We are at the mother of all sales, scrunched up against the hats, the no-good, the bad and the downright ugly. Try this one, she orders, and this, and this. There is no room to move, let alone try something on.  With stone face, I lift my hands and obey. She is, after all, my big sister. Buy the red one, she points, yelling for all to hear, it makes your nose look less big.


my neighbor's tree kicked
to the curb


by Roberta Beary (USA)


the cute redhead talks like this – dad walked out? when i was five? and might come back? even though it's a long shot? and the old guy next to her leans over and asks why mom gave him up but kept his sister and a nerdy college kid mumbles about finding his father passed out on the kitchen floor the cigarette burning in his hand and i tell anyone who'll listen the first drink was poured here 100 years before i was born.

a slight wobble
in the high wire…
winter crows


Book Review

"Ten Years Haikujane" by Jane Reichhold.
AHA Books, Calofornia, USA, 2008.
ISBN: 0-944676-45-6
Available via

The new book by the renowned American poet Jane Reichhold brings together her haiku written between 1999 and 2008. Known to many as the author of "Enjoying Haiku: a Hands-on Guide" brought out by Kodansha International, she has published 31 collections of haiku, tanka and renga.
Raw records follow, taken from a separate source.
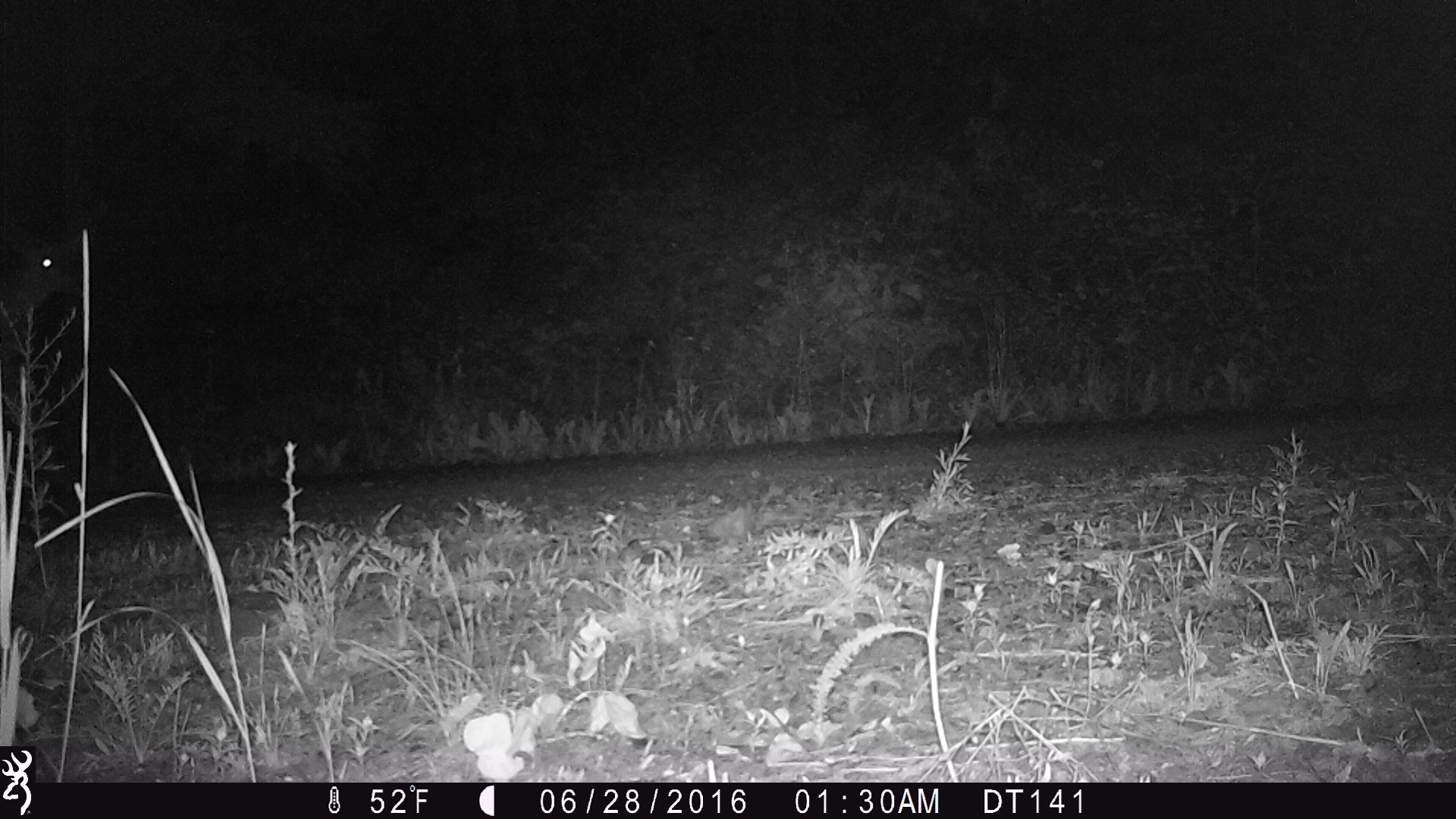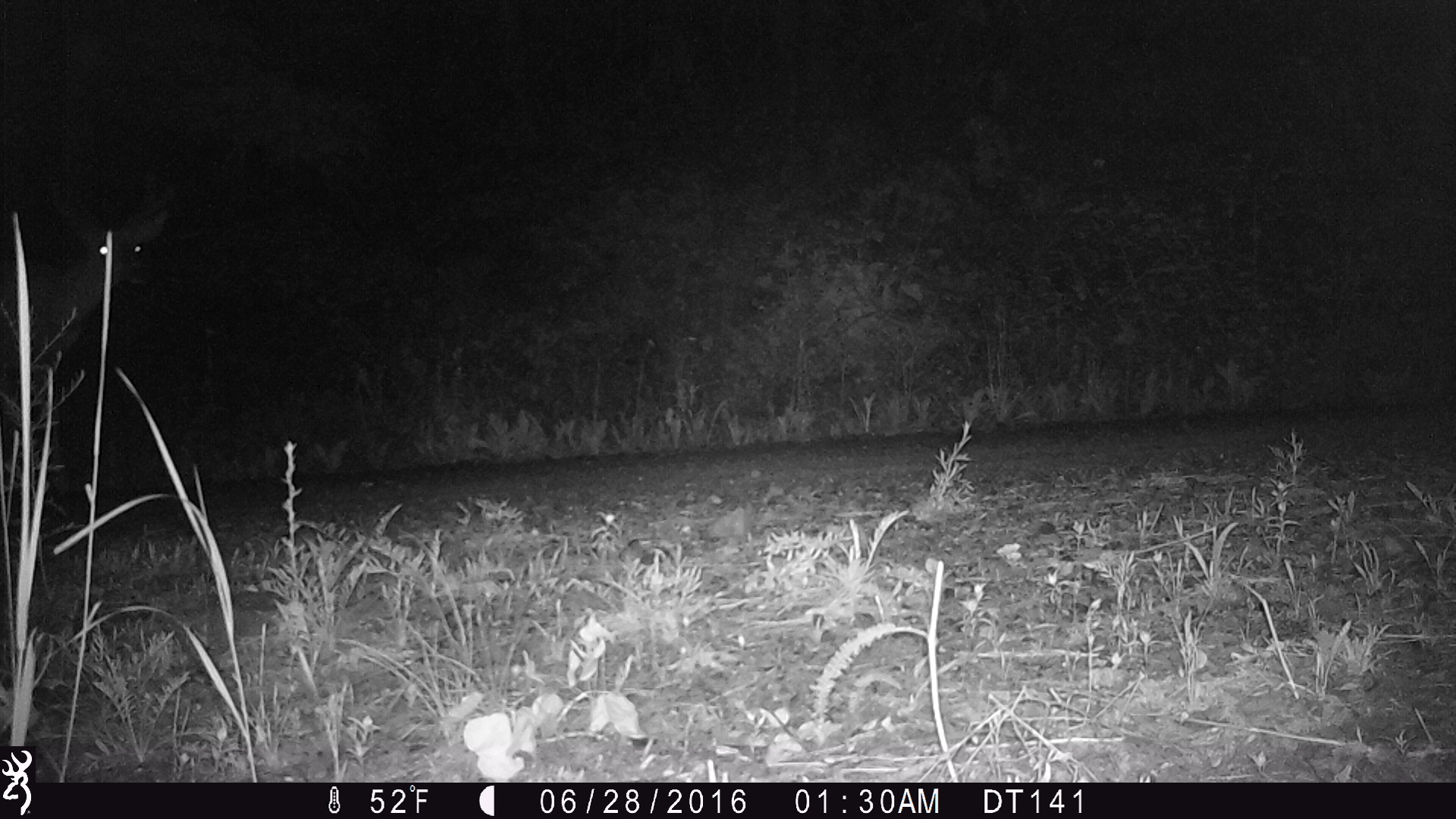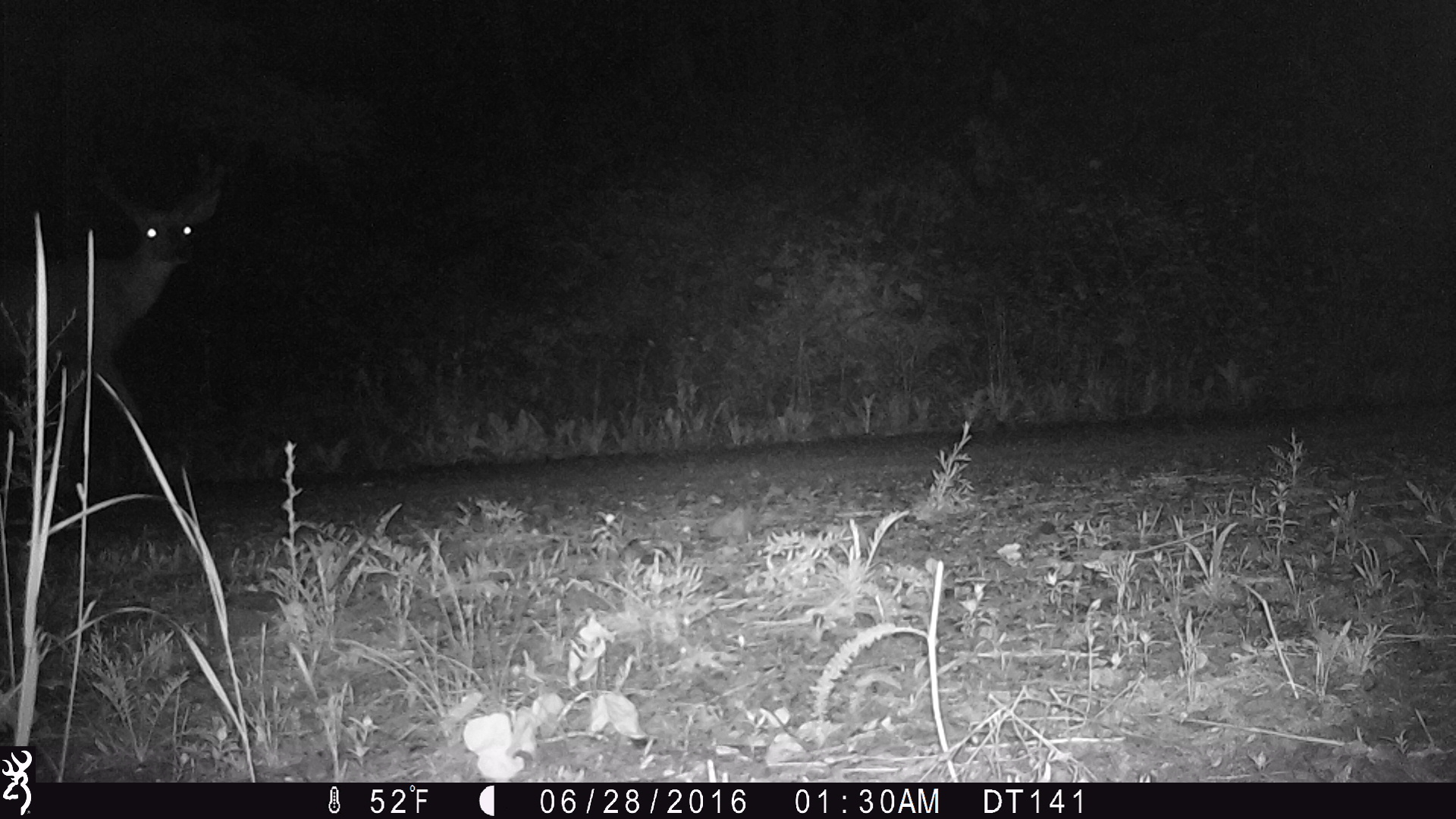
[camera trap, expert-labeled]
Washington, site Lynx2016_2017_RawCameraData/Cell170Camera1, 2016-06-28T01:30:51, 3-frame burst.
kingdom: Animalia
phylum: Chordata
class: Mammalia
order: Artiodactyla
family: Cervidae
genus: Odocoileus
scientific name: Odocoileus hemionus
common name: mule deer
Odocoileus hemionus (mule deer). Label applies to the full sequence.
Her translation of "Complete Haiku of Basho" is due from Kodansha International. The haiku in Jane Reichhold's "Ten Years Haikujane",
generally seven to a page, are grouped under the year, in which they were written. The book can be viewed as a kind of haiku diary, remarkable for the sharpness of the author's vision but also very moving. The poems are deeply felt and beautifully crafted. Just two examples:

crystal vase
even the flowers
have a moon

a morning moon
lining up the planets
I dream of beads

Overall, the book is a worthwhile addition to anybody's haiku library.